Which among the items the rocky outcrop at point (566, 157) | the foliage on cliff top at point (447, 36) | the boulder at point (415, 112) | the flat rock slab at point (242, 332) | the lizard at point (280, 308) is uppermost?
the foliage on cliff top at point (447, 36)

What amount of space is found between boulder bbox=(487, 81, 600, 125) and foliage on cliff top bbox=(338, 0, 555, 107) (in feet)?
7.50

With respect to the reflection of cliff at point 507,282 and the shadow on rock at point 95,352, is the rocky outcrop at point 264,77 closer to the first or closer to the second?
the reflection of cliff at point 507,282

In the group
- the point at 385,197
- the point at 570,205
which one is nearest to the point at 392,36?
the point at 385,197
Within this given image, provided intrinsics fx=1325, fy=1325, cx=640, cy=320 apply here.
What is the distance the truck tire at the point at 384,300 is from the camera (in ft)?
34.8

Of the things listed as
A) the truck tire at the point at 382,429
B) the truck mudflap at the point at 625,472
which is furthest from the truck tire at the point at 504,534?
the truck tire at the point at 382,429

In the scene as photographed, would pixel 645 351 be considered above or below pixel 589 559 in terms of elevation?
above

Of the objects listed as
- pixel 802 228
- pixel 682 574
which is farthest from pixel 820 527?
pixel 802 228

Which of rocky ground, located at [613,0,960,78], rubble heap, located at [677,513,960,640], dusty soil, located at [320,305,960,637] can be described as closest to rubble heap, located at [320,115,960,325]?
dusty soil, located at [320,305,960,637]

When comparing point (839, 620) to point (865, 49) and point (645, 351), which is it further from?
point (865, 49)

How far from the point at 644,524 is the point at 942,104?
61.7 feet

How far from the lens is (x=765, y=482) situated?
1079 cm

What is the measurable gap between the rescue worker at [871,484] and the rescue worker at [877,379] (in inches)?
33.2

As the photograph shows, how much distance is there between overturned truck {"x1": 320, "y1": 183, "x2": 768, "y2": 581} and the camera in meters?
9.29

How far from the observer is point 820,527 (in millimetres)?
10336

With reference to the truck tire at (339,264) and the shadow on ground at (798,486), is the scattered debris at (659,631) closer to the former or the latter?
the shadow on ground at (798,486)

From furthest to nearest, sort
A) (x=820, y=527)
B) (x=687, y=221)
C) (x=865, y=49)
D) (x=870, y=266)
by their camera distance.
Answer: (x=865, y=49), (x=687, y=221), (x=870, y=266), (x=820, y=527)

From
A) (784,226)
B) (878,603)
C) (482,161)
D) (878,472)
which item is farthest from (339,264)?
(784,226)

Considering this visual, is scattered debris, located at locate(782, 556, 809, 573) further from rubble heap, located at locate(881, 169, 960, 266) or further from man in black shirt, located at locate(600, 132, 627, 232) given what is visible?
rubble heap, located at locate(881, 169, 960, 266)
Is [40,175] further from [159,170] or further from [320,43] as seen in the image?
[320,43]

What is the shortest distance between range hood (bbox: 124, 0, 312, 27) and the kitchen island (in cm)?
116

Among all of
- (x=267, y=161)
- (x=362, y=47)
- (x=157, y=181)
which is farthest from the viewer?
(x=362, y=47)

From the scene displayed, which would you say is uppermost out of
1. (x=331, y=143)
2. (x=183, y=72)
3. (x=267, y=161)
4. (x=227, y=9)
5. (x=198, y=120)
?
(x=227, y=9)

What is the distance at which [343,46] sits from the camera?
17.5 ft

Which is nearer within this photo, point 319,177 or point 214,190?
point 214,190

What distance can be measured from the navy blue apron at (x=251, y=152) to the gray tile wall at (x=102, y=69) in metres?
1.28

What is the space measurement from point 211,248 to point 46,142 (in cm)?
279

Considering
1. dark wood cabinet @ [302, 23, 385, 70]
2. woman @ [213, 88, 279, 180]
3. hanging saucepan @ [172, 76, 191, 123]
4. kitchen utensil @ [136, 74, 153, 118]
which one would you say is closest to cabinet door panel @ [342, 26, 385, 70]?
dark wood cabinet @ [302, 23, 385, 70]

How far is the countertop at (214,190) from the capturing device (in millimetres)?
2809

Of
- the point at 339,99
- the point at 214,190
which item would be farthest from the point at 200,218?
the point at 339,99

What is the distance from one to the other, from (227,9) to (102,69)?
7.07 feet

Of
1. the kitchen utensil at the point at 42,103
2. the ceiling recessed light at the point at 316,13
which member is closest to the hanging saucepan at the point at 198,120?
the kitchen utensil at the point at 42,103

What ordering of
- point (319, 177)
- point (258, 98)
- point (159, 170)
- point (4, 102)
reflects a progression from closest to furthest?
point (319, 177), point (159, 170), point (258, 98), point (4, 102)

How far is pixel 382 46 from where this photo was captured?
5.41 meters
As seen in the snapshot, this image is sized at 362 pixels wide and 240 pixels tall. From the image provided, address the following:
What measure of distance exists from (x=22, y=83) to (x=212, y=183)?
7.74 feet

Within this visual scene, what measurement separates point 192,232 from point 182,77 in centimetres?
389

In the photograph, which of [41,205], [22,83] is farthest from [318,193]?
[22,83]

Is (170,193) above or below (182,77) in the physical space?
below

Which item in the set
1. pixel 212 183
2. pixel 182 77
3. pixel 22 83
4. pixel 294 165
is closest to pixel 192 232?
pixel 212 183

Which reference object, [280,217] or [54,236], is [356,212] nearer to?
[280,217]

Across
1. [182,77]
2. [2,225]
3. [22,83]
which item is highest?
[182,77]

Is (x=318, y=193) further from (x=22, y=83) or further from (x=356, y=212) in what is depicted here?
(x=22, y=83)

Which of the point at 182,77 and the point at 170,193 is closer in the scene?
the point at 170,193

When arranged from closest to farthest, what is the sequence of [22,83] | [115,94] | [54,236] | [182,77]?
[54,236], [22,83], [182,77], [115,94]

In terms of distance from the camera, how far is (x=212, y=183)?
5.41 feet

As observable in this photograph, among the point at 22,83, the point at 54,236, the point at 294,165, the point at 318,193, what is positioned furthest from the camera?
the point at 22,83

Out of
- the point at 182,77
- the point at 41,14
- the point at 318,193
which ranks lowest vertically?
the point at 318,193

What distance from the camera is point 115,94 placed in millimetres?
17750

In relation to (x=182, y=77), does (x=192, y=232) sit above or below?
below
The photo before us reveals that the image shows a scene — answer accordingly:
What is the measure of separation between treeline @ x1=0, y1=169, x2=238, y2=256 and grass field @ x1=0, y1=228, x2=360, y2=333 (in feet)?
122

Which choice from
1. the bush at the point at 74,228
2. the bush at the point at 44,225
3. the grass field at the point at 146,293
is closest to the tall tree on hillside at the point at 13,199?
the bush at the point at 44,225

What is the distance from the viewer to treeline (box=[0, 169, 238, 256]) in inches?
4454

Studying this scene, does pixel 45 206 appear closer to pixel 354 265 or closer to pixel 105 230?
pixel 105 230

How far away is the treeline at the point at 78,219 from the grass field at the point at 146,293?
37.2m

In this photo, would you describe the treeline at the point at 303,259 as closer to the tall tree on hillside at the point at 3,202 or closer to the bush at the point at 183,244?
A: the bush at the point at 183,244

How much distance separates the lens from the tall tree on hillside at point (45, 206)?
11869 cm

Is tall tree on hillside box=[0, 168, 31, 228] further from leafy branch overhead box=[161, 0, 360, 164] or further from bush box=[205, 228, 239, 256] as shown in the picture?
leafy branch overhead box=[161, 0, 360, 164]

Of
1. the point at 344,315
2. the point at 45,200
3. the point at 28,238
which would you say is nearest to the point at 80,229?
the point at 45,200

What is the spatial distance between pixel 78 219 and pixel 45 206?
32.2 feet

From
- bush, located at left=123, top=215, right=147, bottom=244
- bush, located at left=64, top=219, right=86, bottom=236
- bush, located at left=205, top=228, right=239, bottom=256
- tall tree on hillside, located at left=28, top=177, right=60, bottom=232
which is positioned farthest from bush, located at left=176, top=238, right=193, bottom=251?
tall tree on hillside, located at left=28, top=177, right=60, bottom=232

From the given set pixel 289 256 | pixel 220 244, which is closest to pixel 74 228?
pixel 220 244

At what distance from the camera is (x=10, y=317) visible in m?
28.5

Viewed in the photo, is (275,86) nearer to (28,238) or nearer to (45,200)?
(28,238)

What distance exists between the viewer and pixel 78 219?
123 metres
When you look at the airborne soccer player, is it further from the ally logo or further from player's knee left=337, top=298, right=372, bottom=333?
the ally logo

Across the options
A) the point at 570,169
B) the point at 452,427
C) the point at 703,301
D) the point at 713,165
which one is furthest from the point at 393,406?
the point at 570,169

# # # # #

▶ **What you are asked to do**
Can you copy the material from the line containing "Which of the" through the line containing "[54,236], [22,83], [182,77], [115,94]", including both of those lines, without changing anything?

▶ **The response**
Which of the point at 182,77 and the point at 170,193 is closer in the scene?
the point at 170,193

When arranged from closest to farthest, what is the sequence of [22,83] | [115,94] | [54,236] | [182,77]?
[54,236], [22,83], [182,77], [115,94]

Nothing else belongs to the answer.